Compared to English, say, Spanish has forms of verb so detailed that a single word expresses aspects that require a whole phrase in English: "venceremos" = "we will prevail", or "quisiera" = "I would like". You cannot opt out of this level of detail.

Also in a ton of languages you have to care about nouns being masculine / feminine (la ciudad, ein Stadt, etc). In e.g. Slavic languages you have to also care about nouns being animate / inanimate.

Regarding the Slavic languages, while e.g. Ukrainian has the typical English-like possessive construction, e.g. "I have a car", Russian uses something like "by me there is a car". It also has the perfect tense designation as a part of the verb, in all forms and tenses. With that, some verbs lack some tenses! Formally these tenses could possibly be formed, but are never used and are considered unacceptable. Notably, you can say "we will win", but cannot say "I will win" using the same verb.

Opposed to that, Japanese is highly regular, it has like 2.5 irregular verbs in the entire language. Its verb system is hugely flexible and expressive, but it lacks a future tense; you have to infer it from the context. Nouns also lack a regular plural form; you can mark a noun as plural in a pinch, but usually you have to infer it from the context, and omit when speaking. Most sentences are built around topic markers: instead of "I have a car" you say "Regarding me, a car exists". Adjectives are actually lightweight verbs, and can have a past tense. The system of politeness / honorifics permeates the language: not only "younger sister" and "elder sister" are different words, but "your wife" and "my wife" are completely different words, same for "my home" and "your home". To say nothing about the writing system that uses ideographic characters for halves of many words. Imagine using emojis for writing, with attached strings of letters for things like -ed, -s, -ing, etc.

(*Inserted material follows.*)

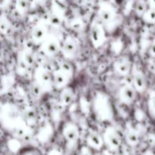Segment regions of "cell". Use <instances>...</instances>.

Knowing stuff like this is mildly entertaining. What changes your perception is an honest attempt to use such a language, translating texts, and especially for daily communication. You start noticing untranslatable stuff, things that cannot be expressed in a different language, except with a lengthy and awkward explanation. Congrats, now you have a new mental tool.




As for Japanese, the by far more important difference is, in my opinion, that the verb comes last. Imagine an automatic Star Trek Universal Translator feature: Can't happen. You can't translate the sentence as it's being spoken, you have to wait until the last word before you can get past the subject if you're translating to English.

What this means in practice is something you'll have to watch for to notice: It's far more common for Japanese people not to reply until the other party has finished the sentence. Because, depending on context, the verb is important. Important parts happens at the end of the sentence, while in my own language important things are at the beginning of the sentence and the remainder is just fluff, so it's extremely common to hear people communicate in overlapping patterns - you start replying mid-sentence (and the other party automatically stops because the point has already been made so it's fine). This is something which absolutely infuriates my Japanese wife, even though she speaks my language nearly perfectly. She can't get out of the habit of expecting people to wait until the very end, even though as far as the other party is concerned everything is already clear.

But this does instill a good habit - there's way less interruptions. Because when you learn your pattern of replying mid-sentence, sometimes you do miss the real point. And more.